Essays on Liquidity, Informational Frictions, and Monetary Policy
Author | : Kee Youn Kang |
Publisher | : |
Total Pages | : 86 |
Release | : 2017 |
ISBN-10 | : OCLC:1032613687 |
ISBN-13 | : |
Rating | : 4/5 ( Downloads) |
Download or read book Essays on Liquidity, Informational Frictions, and Monetary Policy written by Kee Youn Kang and published by . This book was released on 2017 with total page 86 pages. Available in PDF, EPUB and Kindle. Book excerpt: The dissertation, which consists of two chapters, is devoted to exploring the role of informational friction in monetary economics and finance.Chapter I: COUNTERFEITING, SCREENING AND GOVERNMENT POLICY.In this chapter, I construct a search theoretic model of money in which counterfeit money can be produced at a cost but agents can screen for fake money also at a cost. Counterfeiting can occur in equilibrium when both costs and the inflation rate are sufficiently low. Optimal monetary policy is the Friedman rule. However, the rationale for the Friedman rule in an economy with the circulation of counterfeit money differs from the conventional mechanism that holds in the model when counterfeiting does not occur. I also study optimal anti-counterfeiting policy that determines the counterfeiting cost and the screening cost.Chapter II: CENTRAL BANK PURCHASES OF PRIVATE ASSETS: AN EVALUATIONIn this chapter, I develop a model of asset exchange and monetary policy, augmented to incorporate a housing market and a frictional financial market. Homeowners take out mortgages with banks using their residential properties as collateral to finance consumption. Banks use mortgages and government liabilities as collateral to secure deposit contracts, but they have an incentive to fake the quality of mortgages at a cost.
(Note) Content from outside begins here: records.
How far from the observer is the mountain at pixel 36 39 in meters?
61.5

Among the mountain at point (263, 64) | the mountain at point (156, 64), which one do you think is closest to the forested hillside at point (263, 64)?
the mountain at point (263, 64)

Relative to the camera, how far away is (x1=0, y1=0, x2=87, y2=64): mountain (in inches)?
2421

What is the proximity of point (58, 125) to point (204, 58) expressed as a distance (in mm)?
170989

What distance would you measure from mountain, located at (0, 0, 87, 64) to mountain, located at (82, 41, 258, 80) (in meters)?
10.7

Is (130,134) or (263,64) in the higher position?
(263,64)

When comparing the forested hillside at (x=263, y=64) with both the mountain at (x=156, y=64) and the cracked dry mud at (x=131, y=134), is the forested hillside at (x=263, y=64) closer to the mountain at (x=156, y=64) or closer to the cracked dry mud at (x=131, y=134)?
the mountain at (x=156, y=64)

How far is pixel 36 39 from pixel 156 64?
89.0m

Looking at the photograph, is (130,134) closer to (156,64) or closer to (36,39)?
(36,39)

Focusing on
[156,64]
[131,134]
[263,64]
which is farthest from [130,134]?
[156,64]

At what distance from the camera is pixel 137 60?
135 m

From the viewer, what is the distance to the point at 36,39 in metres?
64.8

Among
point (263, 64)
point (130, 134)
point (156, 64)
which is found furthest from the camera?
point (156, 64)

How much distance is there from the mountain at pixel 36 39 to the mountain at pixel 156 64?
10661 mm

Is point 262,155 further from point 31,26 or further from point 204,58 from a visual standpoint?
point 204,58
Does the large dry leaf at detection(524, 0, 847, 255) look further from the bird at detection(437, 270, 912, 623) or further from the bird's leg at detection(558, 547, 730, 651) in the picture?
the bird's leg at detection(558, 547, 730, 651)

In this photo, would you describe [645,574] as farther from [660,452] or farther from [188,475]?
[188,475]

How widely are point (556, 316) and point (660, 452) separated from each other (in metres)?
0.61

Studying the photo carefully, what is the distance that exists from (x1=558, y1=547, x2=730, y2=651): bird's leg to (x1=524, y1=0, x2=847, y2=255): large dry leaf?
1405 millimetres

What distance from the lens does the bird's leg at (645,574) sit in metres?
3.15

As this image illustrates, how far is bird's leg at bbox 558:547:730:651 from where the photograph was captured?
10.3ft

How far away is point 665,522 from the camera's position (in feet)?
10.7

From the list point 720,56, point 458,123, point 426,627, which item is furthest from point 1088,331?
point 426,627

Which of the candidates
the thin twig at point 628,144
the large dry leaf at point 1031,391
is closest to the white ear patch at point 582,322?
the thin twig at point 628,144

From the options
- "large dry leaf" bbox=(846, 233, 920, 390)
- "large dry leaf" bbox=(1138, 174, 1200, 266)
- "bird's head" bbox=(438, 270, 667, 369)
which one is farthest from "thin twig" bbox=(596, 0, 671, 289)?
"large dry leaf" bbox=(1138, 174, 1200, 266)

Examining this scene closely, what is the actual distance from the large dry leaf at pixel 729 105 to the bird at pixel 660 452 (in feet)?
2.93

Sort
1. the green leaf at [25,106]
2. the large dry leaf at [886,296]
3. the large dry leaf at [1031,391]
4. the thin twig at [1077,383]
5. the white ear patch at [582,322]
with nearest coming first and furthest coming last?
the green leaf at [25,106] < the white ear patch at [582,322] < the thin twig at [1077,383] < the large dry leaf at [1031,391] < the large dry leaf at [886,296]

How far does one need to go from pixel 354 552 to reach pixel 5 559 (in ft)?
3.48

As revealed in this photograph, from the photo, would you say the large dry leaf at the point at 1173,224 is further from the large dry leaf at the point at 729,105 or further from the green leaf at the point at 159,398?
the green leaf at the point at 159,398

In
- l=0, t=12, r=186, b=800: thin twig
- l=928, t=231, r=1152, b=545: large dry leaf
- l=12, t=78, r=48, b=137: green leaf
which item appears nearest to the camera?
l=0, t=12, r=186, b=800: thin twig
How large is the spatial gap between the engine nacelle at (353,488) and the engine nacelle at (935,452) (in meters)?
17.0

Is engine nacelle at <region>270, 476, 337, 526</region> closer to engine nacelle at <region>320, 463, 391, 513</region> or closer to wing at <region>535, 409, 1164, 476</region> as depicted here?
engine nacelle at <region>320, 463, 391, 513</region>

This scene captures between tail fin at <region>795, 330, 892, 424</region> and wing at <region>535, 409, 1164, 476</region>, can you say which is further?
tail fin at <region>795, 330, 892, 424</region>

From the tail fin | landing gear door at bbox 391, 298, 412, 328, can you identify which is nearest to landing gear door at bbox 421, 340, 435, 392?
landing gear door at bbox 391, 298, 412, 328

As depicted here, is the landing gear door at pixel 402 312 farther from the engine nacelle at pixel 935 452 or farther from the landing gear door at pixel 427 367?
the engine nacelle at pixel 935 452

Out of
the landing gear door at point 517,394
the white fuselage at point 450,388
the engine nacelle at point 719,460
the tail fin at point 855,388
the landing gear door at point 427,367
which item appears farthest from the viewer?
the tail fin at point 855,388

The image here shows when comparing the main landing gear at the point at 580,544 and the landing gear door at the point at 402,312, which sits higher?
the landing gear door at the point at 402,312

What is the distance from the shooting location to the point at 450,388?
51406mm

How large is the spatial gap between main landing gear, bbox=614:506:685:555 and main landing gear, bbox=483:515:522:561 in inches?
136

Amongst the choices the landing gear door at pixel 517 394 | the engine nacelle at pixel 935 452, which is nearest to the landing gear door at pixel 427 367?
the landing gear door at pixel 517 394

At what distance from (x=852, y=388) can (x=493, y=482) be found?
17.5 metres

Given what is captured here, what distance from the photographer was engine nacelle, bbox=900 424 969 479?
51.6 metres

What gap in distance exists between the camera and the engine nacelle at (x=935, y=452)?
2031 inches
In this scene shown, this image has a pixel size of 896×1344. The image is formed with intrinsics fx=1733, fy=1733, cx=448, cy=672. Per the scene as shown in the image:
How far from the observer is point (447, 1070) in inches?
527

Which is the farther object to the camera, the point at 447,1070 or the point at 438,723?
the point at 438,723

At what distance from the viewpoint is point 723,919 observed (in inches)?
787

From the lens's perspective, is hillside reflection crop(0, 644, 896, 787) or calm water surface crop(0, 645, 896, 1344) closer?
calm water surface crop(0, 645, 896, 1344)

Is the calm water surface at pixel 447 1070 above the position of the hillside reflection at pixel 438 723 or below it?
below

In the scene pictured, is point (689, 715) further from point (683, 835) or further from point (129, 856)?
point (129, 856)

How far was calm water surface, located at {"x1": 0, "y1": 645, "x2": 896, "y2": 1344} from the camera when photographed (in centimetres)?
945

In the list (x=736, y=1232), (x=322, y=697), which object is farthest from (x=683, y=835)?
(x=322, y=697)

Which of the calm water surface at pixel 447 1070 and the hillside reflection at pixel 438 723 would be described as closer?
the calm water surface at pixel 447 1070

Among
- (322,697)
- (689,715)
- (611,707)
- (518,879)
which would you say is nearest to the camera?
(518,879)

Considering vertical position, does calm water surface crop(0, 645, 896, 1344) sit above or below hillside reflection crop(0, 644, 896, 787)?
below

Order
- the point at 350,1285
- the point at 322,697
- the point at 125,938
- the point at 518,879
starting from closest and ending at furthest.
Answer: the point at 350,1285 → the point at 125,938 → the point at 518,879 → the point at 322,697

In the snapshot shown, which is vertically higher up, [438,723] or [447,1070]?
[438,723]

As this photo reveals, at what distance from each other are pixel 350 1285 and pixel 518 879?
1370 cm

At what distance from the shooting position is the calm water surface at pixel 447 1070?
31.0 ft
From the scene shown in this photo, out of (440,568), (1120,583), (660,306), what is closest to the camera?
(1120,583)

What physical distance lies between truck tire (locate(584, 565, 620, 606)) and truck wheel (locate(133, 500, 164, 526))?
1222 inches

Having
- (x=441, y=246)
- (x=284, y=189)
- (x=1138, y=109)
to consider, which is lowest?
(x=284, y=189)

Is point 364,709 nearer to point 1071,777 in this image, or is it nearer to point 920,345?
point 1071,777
Quantitative easing (QE) in the form of central bank purchases of mortgages from private banks has effects on the composition of assets in the economy, and on the incentive structure of the private sector. When the incentive problem is severe, the central bank can unambiguously improve welfare by purchasing mortgages. However, when it is not severe, the central bank's mortgage purchases cause a housing construction boom and sometimes can lower exchange in the economy, hence reducing welfare.